### KUTIPAN PILIHAN
>>

Kalau dilihat recap perjalanan hidup sepertinya kita harus setuju bahwa bukan cuma hidup, perasaan pun seperti roda berputar. Seding-senang-jatuh cinta-kecewa-repeat. Begituu terus. Bedanya hanya di subyek dan seberapa kuat rasa yang diberikannya. Sisanya sama.
Konon orang yang paling dekat menggoreskan luka yang paling dalam. Masuk akal sih. Karena orang terdekat adalah orang yang sudah sempat belajar banyak tentang kita. Saat dicintai, hasil ‘pengamatan’ itu akan dia gunakan itu untuk membuat kita happy, tapi saat cinta itu hilang dia yang akan sangat lihai untuk menyakiti. Miris ya, tapi itulah hidup. Karena itu kita tidak bisa bergantung sama orang lain. Yang brengsek akan merasa mereka nggak punya kewajiban untuk menjaga perasaan kita. Padahal bisa jadi kita sudah menggantungkan kebahagiaan kita padanya. pernah dengar kan cerita tentang ular peliharaan yang beberapa hari nggak mau makan, dikira pemiliknya sakit ternyata ular itu sedang menyiapkan perutnya untuk memangsa pemiliknya? Sama seperti ‘oknum’ orang terdekat yang awalnya rela berkorban ternyata dia hanya sedang menyiapkan diri untuk melukai.. Hati-hati ya dek ya 🙂
Manusiawi kalau setelah disakiti kita sangat emosi. Bukan hanya emosi, kadang-kadang sisi jahat diri kita yang selama ini terlelap tiba-tiba muncul lagi. Banyak yang menyarankan jangan emosi, lupakan semua rasa sakit, tetaplah jadi orang baik. Setengahnya saya setuju, setengahnya tidak. Karena menurut saya merasakan dendam setelah disakiti itu hanya bukti kalau kita mengambil kendali lagi atas diri kita. Bahkan binatang piaraan saja kalau disakiti dia akan melawan. itu namanya defence mechanism, bentuk membela diri. Dengan membiarkan semua rasa kecewa tumpah, kita bukan berubah jadi jahat, kita hanya kembali jadi manusia. Katanya emosi hanya akan membuat kita jauh dari bahagia, masa iya?
Stoikisme adalah salah satu aliran filsafat yang muncul di Yunani kuno sekitar abad ke-3 SM, didirikan oleh Zeno dari Citium di Athena (334–262 SM). Zeno menekankan bahwa kebajikan adalah satu-satunya hal yang diperlukan untuk hidup baik. Menurutnya, hidup sesuai dengan alam dan rasionalitas adalah esensi kehidupan yang baik.. Zeno yang awalnya adalah seorang pedagang, mengalami kecelakaan yang menyebabkan kapal dagangnya tenggelam. Setelah kehilangan segalanya, dia beralih ke filsafat dan mulai belajar dari berbagai filsuf di Athena. Stoikisme menekankan pentingnya pengendalian diri, rasionalitas, dan ketenangan batin dalam menghadapi kesulitan hidup. Filsafat ini mengajarkan bahwa kebahagiaan tidak datang dari hal-hal eksternal, tetapi dari bagaimana kita bereaksi terhadap dunia.

<<

### BARIS DATA
>>

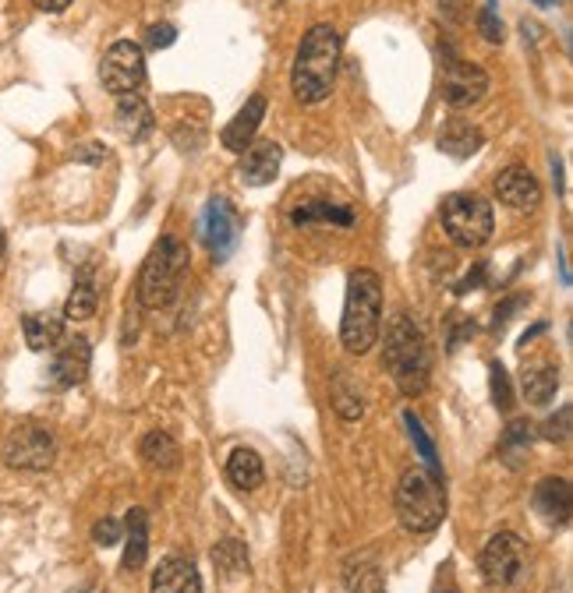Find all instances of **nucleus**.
<instances>
[{
	"mask_svg": "<svg viewBox=\"0 0 573 593\" xmlns=\"http://www.w3.org/2000/svg\"><path fill=\"white\" fill-rule=\"evenodd\" d=\"M280 146H273V141H259V146L245 149V159H241V178L245 184L251 187H266L273 184V178L280 173Z\"/></svg>",
	"mask_w": 573,
	"mask_h": 593,
	"instance_id": "17",
	"label": "nucleus"
},
{
	"mask_svg": "<svg viewBox=\"0 0 573 593\" xmlns=\"http://www.w3.org/2000/svg\"><path fill=\"white\" fill-rule=\"evenodd\" d=\"M439 4L450 11V19H464V0H439Z\"/></svg>",
	"mask_w": 573,
	"mask_h": 593,
	"instance_id": "37",
	"label": "nucleus"
},
{
	"mask_svg": "<svg viewBox=\"0 0 573 593\" xmlns=\"http://www.w3.org/2000/svg\"><path fill=\"white\" fill-rule=\"evenodd\" d=\"M531 445V427L528 421H514L506 427V438H503V453H509V448H528Z\"/></svg>",
	"mask_w": 573,
	"mask_h": 593,
	"instance_id": "32",
	"label": "nucleus"
},
{
	"mask_svg": "<svg viewBox=\"0 0 573 593\" xmlns=\"http://www.w3.org/2000/svg\"><path fill=\"white\" fill-rule=\"evenodd\" d=\"M153 593H202L199 569L191 558H164L153 572Z\"/></svg>",
	"mask_w": 573,
	"mask_h": 593,
	"instance_id": "14",
	"label": "nucleus"
},
{
	"mask_svg": "<svg viewBox=\"0 0 573 593\" xmlns=\"http://www.w3.org/2000/svg\"><path fill=\"white\" fill-rule=\"evenodd\" d=\"M439 152L453 156V159H468L482 149V132L471 124V121H460V117H450L442 124V132L436 138Z\"/></svg>",
	"mask_w": 573,
	"mask_h": 593,
	"instance_id": "19",
	"label": "nucleus"
},
{
	"mask_svg": "<svg viewBox=\"0 0 573 593\" xmlns=\"http://www.w3.org/2000/svg\"><path fill=\"white\" fill-rule=\"evenodd\" d=\"M4 248H8V240H4V230H0V259H4Z\"/></svg>",
	"mask_w": 573,
	"mask_h": 593,
	"instance_id": "38",
	"label": "nucleus"
},
{
	"mask_svg": "<svg viewBox=\"0 0 573 593\" xmlns=\"http://www.w3.org/2000/svg\"><path fill=\"white\" fill-rule=\"evenodd\" d=\"M142 459L156 470H173L181 463V448L167 431H149V435L142 438Z\"/></svg>",
	"mask_w": 573,
	"mask_h": 593,
	"instance_id": "23",
	"label": "nucleus"
},
{
	"mask_svg": "<svg viewBox=\"0 0 573 593\" xmlns=\"http://www.w3.org/2000/svg\"><path fill=\"white\" fill-rule=\"evenodd\" d=\"M404 421H407L411 435H414V445H418V453H422V459H425V470H432V474H439V477H442V470H439V456H436L432 442H428V435H425L422 421H418V417H414V413H407Z\"/></svg>",
	"mask_w": 573,
	"mask_h": 593,
	"instance_id": "29",
	"label": "nucleus"
},
{
	"mask_svg": "<svg viewBox=\"0 0 573 593\" xmlns=\"http://www.w3.org/2000/svg\"><path fill=\"white\" fill-rule=\"evenodd\" d=\"M492 399H496L499 410H509V378H506V367L503 364H492Z\"/></svg>",
	"mask_w": 573,
	"mask_h": 593,
	"instance_id": "31",
	"label": "nucleus"
},
{
	"mask_svg": "<svg viewBox=\"0 0 573 593\" xmlns=\"http://www.w3.org/2000/svg\"><path fill=\"white\" fill-rule=\"evenodd\" d=\"M555 389H560V372L555 367H535L524 378V396H528V403L535 407H549L555 399Z\"/></svg>",
	"mask_w": 573,
	"mask_h": 593,
	"instance_id": "25",
	"label": "nucleus"
},
{
	"mask_svg": "<svg viewBox=\"0 0 573 593\" xmlns=\"http://www.w3.org/2000/svg\"><path fill=\"white\" fill-rule=\"evenodd\" d=\"M96 304H100V297H96V286H92V280L82 276L71 286V297H68V304H64V315H68L71 322H86V318L96 315Z\"/></svg>",
	"mask_w": 573,
	"mask_h": 593,
	"instance_id": "27",
	"label": "nucleus"
},
{
	"mask_svg": "<svg viewBox=\"0 0 573 593\" xmlns=\"http://www.w3.org/2000/svg\"><path fill=\"white\" fill-rule=\"evenodd\" d=\"M184 272H188V248L181 244L178 237H164L146 254V262H142V276H138L142 304L153 308V311L170 308L173 297L181 294Z\"/></svg>",
	"mask_w": 573,
	"mask_h": 593,
	"instance_id": "5",
	"label": "nucleus"
},
{
	"mask_svg": "<svg viewBox=\"0 0 573 593\" xmlns=\"http://www.w3.org/2000/svg\"><path fill=\"white\" fill-rule=\"evenodd\" d=\"M117 124L124 127V135L138 141V138H146L149 135V127H153V114H149V106L135 100V92L132 95H124L121 106H117Z\"/></svg>",
	"mask_w": 573,
	"mask_h": 593,
	"instance_id": "24",
	"label": "nucleus"
},
{
	"mask_svg": "<svg viewBox=\"0 0 573 593\" xmlns=\"http://www.w3.org/2000/svg\"><path fill=\"white\" fill-rule=\"evenodd\" d=\"M262 117H266V95H251V100L237 110V117L223 127V146L231 152H245L251 146L255 132H259Z\"/></svg>",
	"mask_w": 573,
	"mask_h": 593,
	"instance_id": "16",
	"label": "nucleus"
},
{
	"mask_svg": "<svg viewBox=\"0 0 573 593\" xmlns=\"http://www.w3.org/2000/svg\"><path fill=\"white\" fill-rule=\"evenodd\" d=\"M396 516H401V523L411 534H432L446 520L442 477L425 467L407 470L401 477V484H396Z\"/></svg>",
	"mask_w": 573,
	"mask_h": 593,
	"instance_id": "4",
	"label": "nucleus"
},
{
	"mask_svg": "<svg viewBox=\"0 0 573 593\" xmlns=\"http://www.w3.org/2000/svg\"><path fill=\"white\" fill-rule=\"evenodd\" d=\"M294 223H340V227H350L355 223V213L347 205H329V202H305L294 208Z\"/></svg>",
	"mask_w": 573,
	"mask_h": 593,
	"instance_id": "26",
	"label": "nucleus"
},
{
	"mask_svg": "<svg viewBox=\"0 0 573 593\" xmlns=\"http://www.w3.org/2000/svg\"><path fill=\"white\" fill-rule=\"evenodd\" d=\"M546 438L549 442H566L570 438V407H563L560 417H552V421L546 424Z\"/></svg>",
	"mask_w": 573,
	"mask_h": 593,
	"instance_id": "35",
	"label": "nucleus"
},
{
	"mask_svg": "<svg viewBox=\"0 0 573 593\" xmlns=\"http://www.w3.org/2000/svg\"><path fill=\"white\" fill-rule=\"evenodd\" d=\"M100 78H103V85L114 95L138 92L142 82H146V54H142V46L132 43V39H117L103 54Z\"/></svg>",
	"mask_w": 573,
	"mask_h": 593,
	"instance_id": "7",
	"label": "nucleus"
},
{
	"mask_svg": "<svg viewBox=\"0 0 573 593\" xmlns=\"http://www.w3.org/2000/svg\"><path fill=\"white\" fill-rule=\"evenodd\" d=\"M227 477H231V484L237 491H255L266 480V467H262V459L259 453H251V448H234L231 459H227Z\"/></svg>",
	"mask_w": 573,
	"mask_h": 593,
	"instance_id": "21",
	"label": "nucleus"
},
{
	"mask_svg": "<svg viewBox=\"0 0 573 593\" xmlns=\"http://www.w3.org/2000/svg\"><path fill=\"white\" fill-rule=\"evenodd\" d=\"M535 509L538 516L552 523V526H566L570 512H573V499H570V484L563 477H546L535 484Z\"/></svg>",
	"mask_w": 573,
	"mask_h": 593,
	"instance_id": "15",
	"label": "nucleus"
},
{
	"mask_svg": "<svg viewBox=\"0 0 573 593\" xmlns=\"http://www.w3.org/2000/svg\"><path fill=\"white\" fill-rule=\"evenodd\" d=\"M485 92H488V75L478 68V64L450 57L442 75V100L453 110H464V106H474Z\"/></svg>",
	"mask_w": 573,
	"mask_h": 593,
	"instance_id": "11",
	"label": "nucleus"
},
{
	"mask_svg": "<svg viewBox=\"0 0 573 593\" xmlns=\"http://www.w3.org/2000/svg\"><path fill=\"white\" fill-rule=\"evenodd\" d=\"M237 233H241V216L227 198H213L205 205L202 216V240L216 262H223L237 244Z\"/></svg>",
	"mask_w": 573,
	"mask_h": 593,
	"instance_id": "10",
	"label": "nucleus"
},
{
	"mask_svg": "<svg viewBox=\"0 0 573 593\" xmlns=\"http://www.w3.org/2000/svg\"><path fill=\"white\" fill-rule=\"evenodd\" d=\"M178 39V28H173L170 22H159L146 32V43H149V50H167V46Z\"/></svg>",
	"mask_w": 573,
	"mask_h": 593,
	"instance_id": "33",
	"label": "nucleus"
},
{
	"mask_svg": "<svg viewBox=\"0 0 573 593\" xmlns=\"http://www.w3.org/2000/svg\"><path fill=\"white\" fill-rule=\"evenodd\" d=\"M25 343L29 350H36V354H43V350H54L60 340H64V326L57 315H25Z\"/></svg>",
	"mask_w": 573,
	"mask_h": 593,
	"instance_id": "22",
	"label": "nucleus"
},
{
	"mask_svg": "<svg viewBox=\"0 0 573 593\" xmlns=\"http://www.w3.org/2000/svg\"><path fill=\"white\" fill-rule=\"evenodd\" d=\"M439 219H442V230L450 233V240L460 248H482L492 237V227H496L492 205L482 195H474V191H453V195H446Z\"/></svg>",
	"mask_w": 573,
	"mask_h": 593,
	"instance_id": "6",
	"label": "nucleus"
},
{
	"mask_svg": "<svg viewBox=\"0 0 573 593\" xmlns=\"http://www.w3.org/2000/svg\"><path fill=\"white\" fill-rule=\"evenodd\" d=\"M89 364H92V354H89V343L82 335H68V340L57 343V354H54V364H50V378L57 389H75L82 386L86 375H89Z\"/></svg>",
	"mask_w": 573,
	"mask_h": 593,
	"instance_id": "12",
	"label": "nucleus"
},
{
	"mask_svg": "<svg viewBox=\"0 0 573 593\" xmlns=\"http://www.w3.org/2000/svg\"><path fill=\"white\" fill-rule=\"evenodd\" d=\"M344 583L350 593H386V583H382V569L372 555H355L344 566Z\"/></svg>",
	"mask_w": 573,
	"mask_h": 593,
	"instance_id": "20",
	"label": "nucleus"
},
{
	"mask_svg": "<svg viewBox=\"0 0 573 593\" xmlns=\"http://www.w3.org/2000/svg\"><path fill=\"white\" fill-rule=\"evenodd\" d=\"M337 64H340L337 28H329V25L308 28L305 39L297 46L294 71H291V85H294L297 100L305 106L323 103L333 89V78H337Z\"/></svg>",
	"mask_w": 573,
	"mask_h": 593,
	"instance_id": "1",
	"label": "nucleus"
},
{
	"mask_svg": "<svg viewBox=\"0 0 573 593\" xmlns=\"http://www.w3.org/2000/svg\"><path fill=\"white\" fill-rule=\"evenodd\" d=\"M57 456L54 435L40 424H19L8 435L4 459L14 470H50Z\"/></svg>",
	"mask_w": 573,
	"mask_h": 593,
	"instance_id": "8",
	"label": "nucleus"
},
{
	"mask_svg": "<svg viewBox=\"0 0 573 593\" xmlns=\"http://www.w3.org/2000/svg\"><path fill=\"white\" fill-rule=\"evenodd\" d=\"M32 4H36L40 11H64L71 0H32Z\"/></svg>",
	"mask_w": 573,
	"mask_h": 593,
	"instance_id": "36",
	"label": "nucleus"
},
{
	"mask_svg": "<svg viewBox=\"0 0 573 593\" xmlns=\"http://www.w3.org/2000/svg\"><path fill=\"white\" fill-rule=\"evenodd\" d=\"M535 4H538V8H552V4H555V0H535Z\"/></svg>",
	"mask_w": 573,
	"mask_h": 593,
	"instance_id": "39",
	"label": "nucleus"
},
{
	"mask_svg": "<svg viewBox=\"0 0 573 593\" xmlns=\"http://www.w3.org/2000/svg\"><path fill=\"white\" fill-rule=\"evenodd\" d=\"M382 326V280L372 269H355L347 280L340 340L350 354H369Z\"/></svg>",
	"mask_w": 573,
	"mask_h": 593,
	"instance_id": "2",
	"label": "nucleus"
},
{
	"mask_svg": "<svg viewBox=\"0 0 573 593\" xmlns=\"http://www.w3.org/2000/svg\"><path fill=\"white\" fill-rule=\"evenodd\" d=\"M92 540L96 544H103V548H110V544H117L121 540V523L117 520H100V523H96L92 526Z\"/></svg>",
	"mask_w": 573,
	"mask_h": 593,
	"instance_id": "34",
	"label": "nucleus"
},
{
	"mask_svg": "<svg viewBox=\"0 0 573 593\" xmlns=\"http://www.w3.org/2000/svg\"><path fill=\"white\" fill-rule=\"evenodd\" d=\"M524 569H528V544H524L517 534H499L485 544L482 572L492 586H499V590L514 586L524 575Z\"/></svg>",
	"mask_w": 573,
	"mask_h": 593,
	"instance_id": "9",
	"label": "nucleus"
},
{
	"mask_svg": "<svg viewBox=\"0 0 573 593\" xmlns=\"http://www.w3.org/2000/svg\"><path fill=\"white\" fill-rule=\"evenodd\" d=\"M333 410H337L344 421H358V417L364 413L361 392H358V386H350L347 375H340L337 381H333Z\"/></svg>",
	"mask_w": 573,
	"mask_h": 593,
	"instance_id": "28",
	"label": "nucleus"
},
{
	"mask_svg": "<svg viewBox=\"0 0 573 593\" xmlns=\"http://www.w3.org/2000/svg\"><path fill=\"white\" fill-rule=\"evenodd\" d=\"M124 558H121V569L127 572H138L146 566V555H149V516L146 509H132L124 516Z\"/></svg>",
	"mask_w": 573,
	"mask_h": 593,
	"instance_id": "18",
	"label": "nucleus"
},
{
	"mask_svg": "<svg viewBox=\"0 0 573 593\" xmlns=\"http://www.w3.org/2000/svg\"><path fill=\"white\" fill-rule=\"evenodd\" d=\"M496 198L506 208H517V213H531L541 205V184L531 170L524 167H506L496 178Z\"/></svg>",
	"mask_w": 573,
	"mask_h": 593,
	"instance_id": "13",
	"label": "nucleus"
},
{
	"mask_svg": "<svg viewBox=\"0 0 573 593\" xmlns=\"http://www.w3.org/2000/svg\"><path fill=\"white\" fill-rule=\"evenodd\" d=\"M386 372L404 396H422L428 389V378H432L428 343L407 315H396L386 329Z\"/></svg>",
	"mask_w": 573,
	"mask_h": 593,
	"instance_id": "3",
	"label": "nucleus"
},
{
	"mask_svg": "<svg viewBox=\"0 0 573 593\" xmlns=\"http://www.w3.org/2000/svg\"><path fill=\"white\" fill-rule=\"evenodd\" d=\"M478 28H482V36L488 43H503V22H499V14H496V0H485L482 14H478Z\"/></svg>",
	"mask_w": 573,
	"mask_h": 593,
	"instance_id": "30",
	"label": "nucleus"
}]
</instances>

<<

### KUMPULAN TUGAS
a) Dalam tulisan tentang perasaan, siapa yang disebut sebagai pendiri Stoikisme?
b) Tulis ulang paragraf dalam tulisan tentang perasaan yang diawali "Manusiawi kalau setelah disakiti" menjadi lebih ringkas, tetapi pertahankan fakta pokoknya.
c) Lanjutkan tulisan tentang perasaan mulai setelah kalimat terakhirnya.

### HASIL
a) Stoikisme didirikan oleh Zeno dari Citium di Athena.

b) Setelah disakiti, wajar jika kita sangat emosi, bahkan sisi jahat kita bisa muncul lagi. Banyak orang menyarankan agar kita tidak emosi dan tetap menjadi orang baik, tetapi penulis hanya setengah setuju. Menurutnya, rasa dendam setelah disakiti membuktikan bahwa kita mengambil kendali lagi atas diri kita. Binatang piaraan pun melawan jika disakiti sebagai bentuk membela diri. Dengan membiarkan rasa kecewa tumpah, kita tidak menjadi jahat, tetapi kembali menjadi manusia. Penulis juga meragukan anggapan bahwa emosi menjauhkan kita dari kebahagiaan.

c)
Terdapat beberapa poin yang diajarkan dalam stoikisme:
Logika (Logike): Para Stoik percaya bahwa pemahaman dan penggunaan logika sangat penting untuk memahami dunia dan mengambil keputusan yang rasional. Mereka menekankan pentingnya menggunakan akal budi dalam segala situasi.
Fisika (Physike): Dalam konteks Stoik, fisika tidak hanya mengacu pada studi tentang alam semesta fisik, tetapi juga mencakup teologi dan metafisika. Mereka percaya bahwa alam semesta diatur oleh “Logos,” prinsip rasional yang mengatur segalanya.
Etika (Ethike): Etika adalah pusat Stoikisme. Stoik percaya bahwa satu-satunya hal yang benar-benar baik adalah kebajikan, dan satu-satunya hal yang benar-benar buruk adalah keburukan moral. Semua hal eksternal, seperti kekayaan, kesehatan, dan status, adalah “indifferents” — tidak baik atau buruk, tergantung pada bagaimana kita menggunakannya.
Dichotomy of Control: Stoik menekankan bahwa ada dua hal di dunia: hal-hal yang berada di bawah kendali kita (pikiran, tindakan, keinginan) dan hal-hal yang di luar kendali kita (cuaca, tindakan orang lain, kematian). Kebahagiaan datang dari memfokuskan diri pada apa yang bisa kita kendalikan dan menerima yang lainnya dengan ketenangan.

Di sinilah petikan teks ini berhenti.